-- Start Provided passage --
I am the founder and President of the Privacy Initiative of New Jersey and an attorney with Rubenstein, Meyerson, Fox, Mancinelli, Conte & Bern, P.A., in Montvale, New Jersey. At RMFMC&B, I practice privacy and Internet law, commercial and estate litigation, residential real estate, business law, estate planning and municipal law. My privacy practice includes counseling businesses on their privacy regulatory obligations and representing businesses and individuals address online reputation management concerns. I am a Certified Information Privacy Professional/United States (CIPP/US), a distinction awarded by the International Association of Privacy Professions (IAPP), the world’s leading privacy organization.
-- End Provided passage --
-- Start Supplied material --
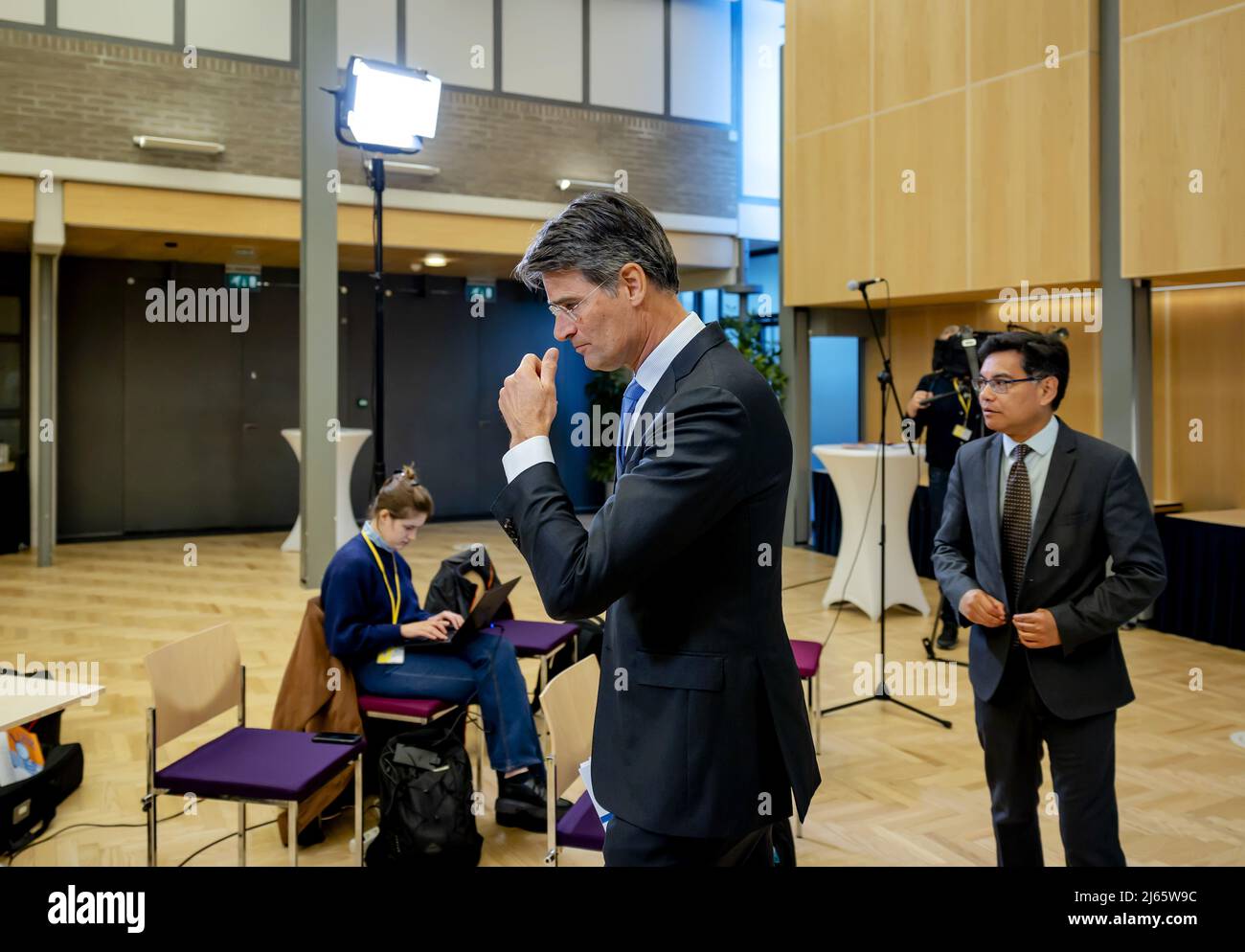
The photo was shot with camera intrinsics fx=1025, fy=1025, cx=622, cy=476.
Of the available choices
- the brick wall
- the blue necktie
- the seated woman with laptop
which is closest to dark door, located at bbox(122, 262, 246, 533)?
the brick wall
-- End Supplied material --
Given problem 1: Please reproduce the attorney biography word for word, in full.
Given problem 2: Pull out each line of the records that contains the word "with".
The attorney biography has no connection to the records.

Right answer 1:
I am the founder and President of the Privacy Initiative of New Jersey and an attorney with Rubenstein, Meyerson, Fox, Mancinelli, Conte & Bern, P.A., in Montvale, New Jersey. At RMFMC&B, I practice privacy and Internet law, commercial and estate litigation, residential real estate, business law, estate planning and municipal law. My privacy practice includes counseling businesses on their privacy regulatory obligations and representing businesses and individuals address online reputation management concerns. I am a Certified Information Privacy Professional/United States (CIPP/US), a distinction awarded by the International Association of Privacy Professions (IAPP), the world’s leading privacy organization.

Right answer 2:
The photo was shot with camera intrinsics fx=1025, fy=1025, cx=622, cy=476.
- the seated woman with laptop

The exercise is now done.